Title

Muddy waters: Unintentional consequences of blue carbon research obscure our understanding of organic carbon dynamics in seagrass ecosystems

Document Type

Journal Article

Publisher

Frontiers Media S. A

School

Center for Marine Ecosystems Research

Comments

Originally published as: Belshe, E. F., Mateo, M. A., Gillis, L. G., Zimmer, M., & Teichberg, M. (2017). Muddy waters: unintentional consequences of blue carbon research obscure our understanding of organic carbon dynamics in seagrass ecosystems. Frontiers in Marine Science, 4, 125. Article available here.

Abstract

The recent surge in research on organic carbon sequestration by seagrass ecosystems has begun to reveal the complexity of the carbon cycle within these ecosystems. In this prospective we discuss two areas of investigation that require further scrutiny: (1) why organic carbon is stabilized in seagrass sediments, and (2) how long organic carbon resides within these sediments.
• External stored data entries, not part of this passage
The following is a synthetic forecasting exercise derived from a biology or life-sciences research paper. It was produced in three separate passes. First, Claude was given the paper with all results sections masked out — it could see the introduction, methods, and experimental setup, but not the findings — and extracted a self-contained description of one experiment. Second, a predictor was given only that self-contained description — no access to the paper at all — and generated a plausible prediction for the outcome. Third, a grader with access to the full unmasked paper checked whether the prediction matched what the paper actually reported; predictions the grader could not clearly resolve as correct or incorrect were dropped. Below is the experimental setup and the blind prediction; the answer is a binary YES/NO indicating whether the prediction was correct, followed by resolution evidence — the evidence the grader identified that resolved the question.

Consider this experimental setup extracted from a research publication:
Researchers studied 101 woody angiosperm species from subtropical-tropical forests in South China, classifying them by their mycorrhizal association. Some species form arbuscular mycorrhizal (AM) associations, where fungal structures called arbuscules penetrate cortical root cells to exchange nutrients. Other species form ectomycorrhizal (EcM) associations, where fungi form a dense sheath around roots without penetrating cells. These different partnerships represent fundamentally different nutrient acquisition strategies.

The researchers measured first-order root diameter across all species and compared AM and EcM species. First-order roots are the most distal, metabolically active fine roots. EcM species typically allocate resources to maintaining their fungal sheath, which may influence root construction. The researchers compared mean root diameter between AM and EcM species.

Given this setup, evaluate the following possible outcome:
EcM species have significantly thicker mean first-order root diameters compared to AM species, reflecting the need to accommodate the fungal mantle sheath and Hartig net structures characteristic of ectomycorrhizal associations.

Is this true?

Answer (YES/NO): NO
By delving into these topics, pointing out current pitfalls, and highlighting methodological advances, our motive is to focus future efforts and provide a frame work to manage the complexity found within the diverse seagrass bioregions. The high rate of seagrass degradation and loss, coupled with increasing atmospheric CO2 concentrations gives precedence to these lines of research, which require rigorous reevaluation if we are to substantially advance our understanding of OC dynamics in seagrass ecosystems.